■ **What is asked**: Scan the records for the line containing "Which strikes you"; extract it and all later lines, verbatim, through the end, and nothing before it.

::::

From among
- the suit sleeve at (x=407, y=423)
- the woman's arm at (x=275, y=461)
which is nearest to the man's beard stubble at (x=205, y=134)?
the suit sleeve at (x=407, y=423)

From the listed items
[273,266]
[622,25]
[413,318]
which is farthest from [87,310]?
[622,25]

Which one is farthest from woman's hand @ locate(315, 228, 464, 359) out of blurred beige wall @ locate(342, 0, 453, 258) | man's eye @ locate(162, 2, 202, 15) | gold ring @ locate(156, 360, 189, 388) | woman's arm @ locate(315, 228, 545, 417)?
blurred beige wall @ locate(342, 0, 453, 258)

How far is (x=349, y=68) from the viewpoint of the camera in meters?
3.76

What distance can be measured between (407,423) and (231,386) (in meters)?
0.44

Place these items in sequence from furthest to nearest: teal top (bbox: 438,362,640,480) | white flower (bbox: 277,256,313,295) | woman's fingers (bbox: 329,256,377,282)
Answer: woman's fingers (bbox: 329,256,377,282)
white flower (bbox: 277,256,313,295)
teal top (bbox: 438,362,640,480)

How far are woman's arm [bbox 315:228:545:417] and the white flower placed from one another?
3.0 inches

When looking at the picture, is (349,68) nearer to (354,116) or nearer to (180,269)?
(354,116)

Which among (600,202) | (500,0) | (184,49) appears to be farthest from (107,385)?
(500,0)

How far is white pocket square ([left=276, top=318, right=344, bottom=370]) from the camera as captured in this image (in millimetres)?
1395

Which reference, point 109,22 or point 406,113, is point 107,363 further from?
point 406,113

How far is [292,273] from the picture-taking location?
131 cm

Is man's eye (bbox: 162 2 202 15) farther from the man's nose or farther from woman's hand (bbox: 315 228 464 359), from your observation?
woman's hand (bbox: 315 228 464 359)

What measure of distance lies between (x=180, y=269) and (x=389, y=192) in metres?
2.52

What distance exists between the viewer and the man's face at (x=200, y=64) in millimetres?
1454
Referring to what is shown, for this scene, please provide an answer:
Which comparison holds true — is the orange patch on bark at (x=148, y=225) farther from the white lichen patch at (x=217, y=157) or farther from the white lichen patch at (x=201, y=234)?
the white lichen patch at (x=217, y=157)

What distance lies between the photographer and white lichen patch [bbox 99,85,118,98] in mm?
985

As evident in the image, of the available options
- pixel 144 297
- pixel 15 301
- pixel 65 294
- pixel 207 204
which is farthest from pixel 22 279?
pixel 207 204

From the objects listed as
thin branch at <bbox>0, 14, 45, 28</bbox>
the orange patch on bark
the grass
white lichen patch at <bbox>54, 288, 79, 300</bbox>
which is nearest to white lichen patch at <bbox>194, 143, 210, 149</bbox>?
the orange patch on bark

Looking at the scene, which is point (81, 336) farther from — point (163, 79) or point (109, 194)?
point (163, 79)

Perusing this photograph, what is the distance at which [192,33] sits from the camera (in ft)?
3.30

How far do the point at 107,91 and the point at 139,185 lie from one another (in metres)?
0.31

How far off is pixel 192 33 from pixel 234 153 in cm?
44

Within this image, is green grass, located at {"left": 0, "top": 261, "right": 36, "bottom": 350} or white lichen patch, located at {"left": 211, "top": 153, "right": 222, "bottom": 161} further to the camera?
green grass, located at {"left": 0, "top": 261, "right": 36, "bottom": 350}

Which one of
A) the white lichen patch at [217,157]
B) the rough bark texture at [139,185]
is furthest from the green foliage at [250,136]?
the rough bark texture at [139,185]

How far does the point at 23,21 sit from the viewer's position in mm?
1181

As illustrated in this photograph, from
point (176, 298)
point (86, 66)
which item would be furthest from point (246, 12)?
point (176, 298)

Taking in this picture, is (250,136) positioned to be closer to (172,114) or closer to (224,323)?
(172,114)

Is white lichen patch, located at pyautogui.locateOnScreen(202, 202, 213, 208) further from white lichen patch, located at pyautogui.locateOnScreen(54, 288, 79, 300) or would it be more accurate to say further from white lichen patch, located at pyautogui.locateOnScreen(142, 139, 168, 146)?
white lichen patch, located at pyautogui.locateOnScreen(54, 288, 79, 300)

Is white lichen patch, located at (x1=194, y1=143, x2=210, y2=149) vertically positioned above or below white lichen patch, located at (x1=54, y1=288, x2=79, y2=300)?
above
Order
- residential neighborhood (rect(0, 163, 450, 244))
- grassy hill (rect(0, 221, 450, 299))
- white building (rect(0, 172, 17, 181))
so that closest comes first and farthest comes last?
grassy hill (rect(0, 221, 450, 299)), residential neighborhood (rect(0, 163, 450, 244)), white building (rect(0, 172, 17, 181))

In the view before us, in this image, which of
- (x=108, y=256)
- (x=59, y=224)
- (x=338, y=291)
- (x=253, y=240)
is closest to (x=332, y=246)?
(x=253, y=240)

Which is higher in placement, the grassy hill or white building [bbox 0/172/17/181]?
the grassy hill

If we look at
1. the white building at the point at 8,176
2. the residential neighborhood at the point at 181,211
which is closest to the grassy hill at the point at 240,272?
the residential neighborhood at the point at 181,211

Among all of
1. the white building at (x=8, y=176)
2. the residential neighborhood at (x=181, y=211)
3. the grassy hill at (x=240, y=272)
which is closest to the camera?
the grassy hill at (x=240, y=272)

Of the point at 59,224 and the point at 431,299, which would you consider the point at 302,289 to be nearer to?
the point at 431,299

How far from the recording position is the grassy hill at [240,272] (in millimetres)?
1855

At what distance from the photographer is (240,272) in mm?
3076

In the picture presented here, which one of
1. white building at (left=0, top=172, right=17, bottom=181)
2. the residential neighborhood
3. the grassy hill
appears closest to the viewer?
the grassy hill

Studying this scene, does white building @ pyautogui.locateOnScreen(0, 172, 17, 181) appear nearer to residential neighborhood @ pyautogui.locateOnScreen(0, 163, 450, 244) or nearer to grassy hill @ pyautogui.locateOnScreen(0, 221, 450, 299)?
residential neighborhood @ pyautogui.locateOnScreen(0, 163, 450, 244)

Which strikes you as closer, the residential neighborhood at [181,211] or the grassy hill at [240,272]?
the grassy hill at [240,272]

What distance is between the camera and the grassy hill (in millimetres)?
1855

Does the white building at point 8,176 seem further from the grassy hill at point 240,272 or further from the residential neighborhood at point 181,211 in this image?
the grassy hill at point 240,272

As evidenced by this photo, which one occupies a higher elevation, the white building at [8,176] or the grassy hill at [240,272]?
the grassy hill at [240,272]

::::

■ **Result of the task**:
Which strikes you as closer, the residential neighborhood at [181,211] or the grassy hill at [240,272]?
the grassy hill at [240,272]

What distance is between the camera and the grassy hill (in millimetres)?
1855

Does the white building at point 8,176 seem further from the grassy hill at point 240,272 or further from the residential neighborhood at point 181,211 in this image?
the grassy hill at point 240,272

As evidenced by this photo, which one occupies a higher elevation, the white building at [8,176] or the grassy hill at [240,272]?
the grassy hill at [240,272]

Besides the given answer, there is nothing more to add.